▸ **Verilen metin**
***

Ankara, kuzeyin dengesinde…
Dışişleri Bakanı Mevlüt Çavuşoğlu’nun, Esad rejimiyle muhalifler arasında siyasi uzlaşı sağlanması gerektiğini söylemesi ile başlayan tartışmalar, Suriye’nin kuzeyinde Türk Bayrağı yakan radikal muhalif grupları bir kez daha gündeme taşıdı, Ankara’nın Şam’a uzaklığının sebeplerini netleştirdi. AK Parti Genel Başkan Yardımcısı Hayati Yazıcı ise bu tartışmaya yeni bir boyut ekledi. Antakya’daki bir Suriyeli ise geri dönüş yolunun sancılarını anlattı.
“Uzun bir süre Şam’a karşı Ankara’nın en büyük kozu olan Özgür Suriye Ordusu ve diğer muhalif gruplar, Türkiye’nin olası bir politika değişiminde nasıl bir tavır alır?” sorusu uzun bir süredir cevabını arıyordu. Son yaşananlar buna mı dair?

***

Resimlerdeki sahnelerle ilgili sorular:
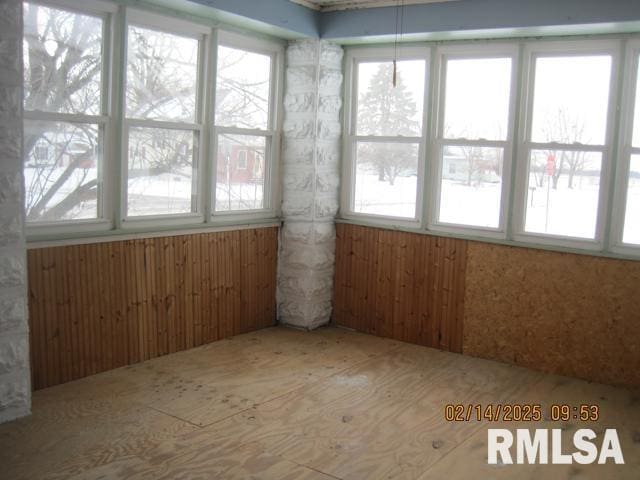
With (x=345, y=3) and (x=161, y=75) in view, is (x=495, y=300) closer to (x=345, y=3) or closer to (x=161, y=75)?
(x=345, y=3)

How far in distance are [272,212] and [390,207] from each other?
1091 mm

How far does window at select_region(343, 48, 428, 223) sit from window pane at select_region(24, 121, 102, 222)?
2466 millimetres

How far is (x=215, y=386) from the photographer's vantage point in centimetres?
466

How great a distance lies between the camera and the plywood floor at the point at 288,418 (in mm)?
3525

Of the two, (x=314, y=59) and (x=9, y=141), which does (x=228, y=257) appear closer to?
(x=314, y=59)

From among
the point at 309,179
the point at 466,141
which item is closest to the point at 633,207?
the point at 466,141

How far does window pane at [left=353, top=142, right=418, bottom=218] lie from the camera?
591 cm

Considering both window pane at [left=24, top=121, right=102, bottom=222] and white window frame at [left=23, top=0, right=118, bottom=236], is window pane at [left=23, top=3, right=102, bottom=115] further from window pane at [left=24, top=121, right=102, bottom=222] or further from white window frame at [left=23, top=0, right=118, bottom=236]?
window pane at [left=24, top=121, right=102, bottom=222]

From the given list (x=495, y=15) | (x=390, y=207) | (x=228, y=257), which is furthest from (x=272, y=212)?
(x=495, y=15)

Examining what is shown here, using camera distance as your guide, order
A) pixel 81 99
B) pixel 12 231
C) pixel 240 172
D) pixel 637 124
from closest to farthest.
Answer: pixel 12 231
pixel 81 99
pixel 637 124
pixel 240 172

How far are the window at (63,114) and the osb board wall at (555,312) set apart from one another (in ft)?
10.1

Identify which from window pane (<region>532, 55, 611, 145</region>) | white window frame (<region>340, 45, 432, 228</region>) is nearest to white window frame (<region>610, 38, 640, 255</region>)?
window pane (<region>532, 55, 611, 145</region>)

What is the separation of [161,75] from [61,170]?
3.64 feet

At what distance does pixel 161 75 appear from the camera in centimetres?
502
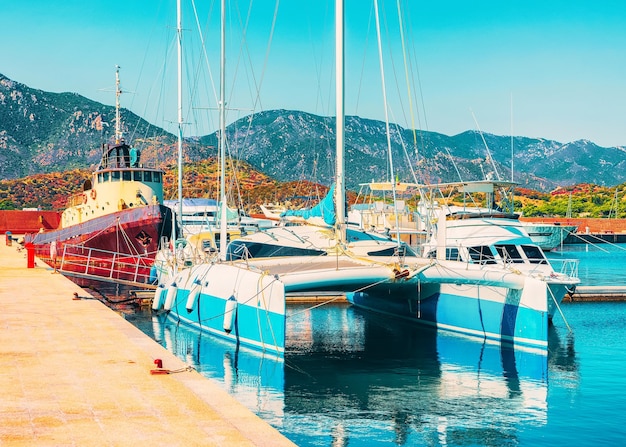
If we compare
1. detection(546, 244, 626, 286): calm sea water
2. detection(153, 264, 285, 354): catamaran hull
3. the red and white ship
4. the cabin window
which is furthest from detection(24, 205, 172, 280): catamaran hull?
detection(546, 244, 626, 286): calm sea water

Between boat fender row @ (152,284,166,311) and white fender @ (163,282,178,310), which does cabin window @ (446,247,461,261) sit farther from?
boat fender row @ (152,284,166,311)

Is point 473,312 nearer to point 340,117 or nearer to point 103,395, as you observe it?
point 340,117

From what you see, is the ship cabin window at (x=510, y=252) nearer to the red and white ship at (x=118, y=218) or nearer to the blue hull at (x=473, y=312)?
the blue hull at (x=473, y=312)

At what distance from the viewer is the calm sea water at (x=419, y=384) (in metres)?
13.8

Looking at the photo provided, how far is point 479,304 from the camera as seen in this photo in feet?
73.8

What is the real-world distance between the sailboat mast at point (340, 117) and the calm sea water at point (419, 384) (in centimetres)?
387

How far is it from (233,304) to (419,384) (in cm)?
560

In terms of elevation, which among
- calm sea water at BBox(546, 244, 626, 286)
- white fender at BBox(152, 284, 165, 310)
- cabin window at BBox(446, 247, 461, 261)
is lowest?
calm sea water at BBox(546, 244, 626, 286)

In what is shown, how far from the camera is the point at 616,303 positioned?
104 ft

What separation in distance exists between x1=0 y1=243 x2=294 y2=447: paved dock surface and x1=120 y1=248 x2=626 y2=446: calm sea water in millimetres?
2949

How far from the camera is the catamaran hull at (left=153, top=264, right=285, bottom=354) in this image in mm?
18750

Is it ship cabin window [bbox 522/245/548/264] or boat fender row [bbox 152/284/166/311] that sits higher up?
ship cabin window [bbox 522/245/548/264]

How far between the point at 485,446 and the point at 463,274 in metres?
7.69

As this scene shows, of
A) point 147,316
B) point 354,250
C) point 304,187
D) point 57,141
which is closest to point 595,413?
point 354,250
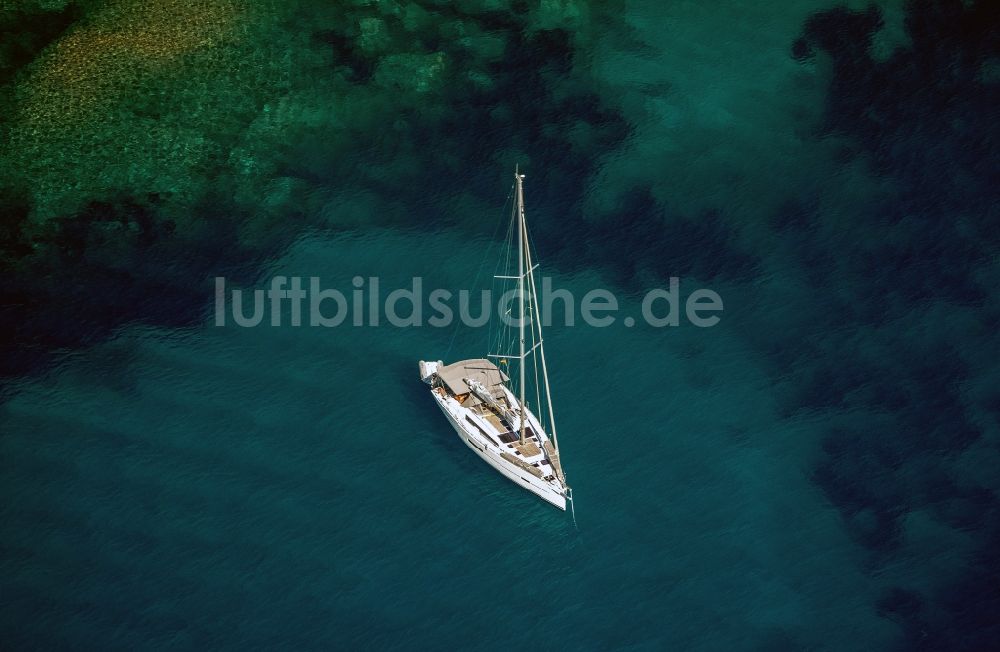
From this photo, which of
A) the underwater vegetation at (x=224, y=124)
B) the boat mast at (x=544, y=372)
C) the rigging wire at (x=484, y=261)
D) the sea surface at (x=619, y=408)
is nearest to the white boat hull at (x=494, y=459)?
the sea surface at (x=619, y=408)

***

▸ **Yapılacak iş**
Ankara ile Suriye'nin kuzeyi üzerine olan metinden şu cümleyi İngilizceye çevir: “AK Parti Genel Başkan Yardımcısı Hayati Yazıcı ise bu tartışmaya yeni bir boyut ekledi.” Bu liste burada işe yaramıyor.

▸ **Çözüm**
AK Party Deputy Chairman Hayati Yazıcı, for his part, added a new dimension to this debate.